Ethiopian Airlines crash: Nationalities of 157 victims revealed

Ethiopian Airlines crash: Nationalities of 157 victims revealed
A rescue team looks for remains of bodies amid debris at the crash site of an Ethiopian Airlines flight.

Nairobi - Airline's CEO told media that the plane was carrying passengers from more than 30 countries.

By Agencies

Published: Mon 11 Mar 2019, 11:40 AM

A jetliner carrying 157 people crashed shortly after take-off from the Ethiopian capital on Sunday, killing everyone aboard, authorities said.
People from 35 countries and a UN passport-holder were on board flight ET 302 which ploughed into a field 60km southeast of Addis Ababa, the carrier's CEO Tewolde GebreMariam told journalists in the capital, lamenting this "very sad and tragic day".
Also read: Sheikh Mohamed condoles Ethiopian PM on airline crash
It was not clear what caused the plane to go down in clear weather. The pilot sent out a distress call and was given clearance to return to the airport, GebreMariam said.

During a press conference, the airline's CEO told media that the plane was carrying passengers from more than 30 countries.
He said they included 32 Kenyans, 18 Canadians, nine Ethiopians, eight Italians, eight Chinese citizens, eight Americans, seven British citizens, seven French citizens, six Egyptians, five Dutch citizens, four Indians, four people from Slovakia, three Austrians, three Swedes, three Russians, two Moroccans, two Spaniards, two Poles and two Israelis.
Belgium, Indonesia, Somalia, Norway, Serbia, Togo, Mozambique, Rwanda, Sudan, Uganda and Yemen each had one citizen onboard.
Four of those onboard were listed as using United Nations passports and their nationalities were not immediately clear.

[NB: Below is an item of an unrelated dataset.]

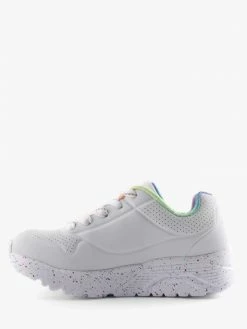 Skechers Kids SC10 UL-RAINBOW SPEC WHITE MULTI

The Boeing 737-8 MAX operated by Ethiopian Airlines was the same model as a Lion Air jet that plunged into the Java Sea in October just minutes after taking off from Jakarta, Indonesia's capital.
That crash killed 189 people. The Lion Air cockpit data recorder showed that the jet's airspeed indicator had malfunctioned on its last four flights, though the airline initially said problems with the aircraft had been fixed.
The Ethiopian plane was new, having been delivered to the airline in November. It was on a flight from Addis Ababa to the Kenyan capital of Nairobi. Grieving families rushed to airports in both cities. The plane crashed six minutes after departing, ploughing into the ground at Hejere near Bishoftu, or Debre Zeit, at 8.44am.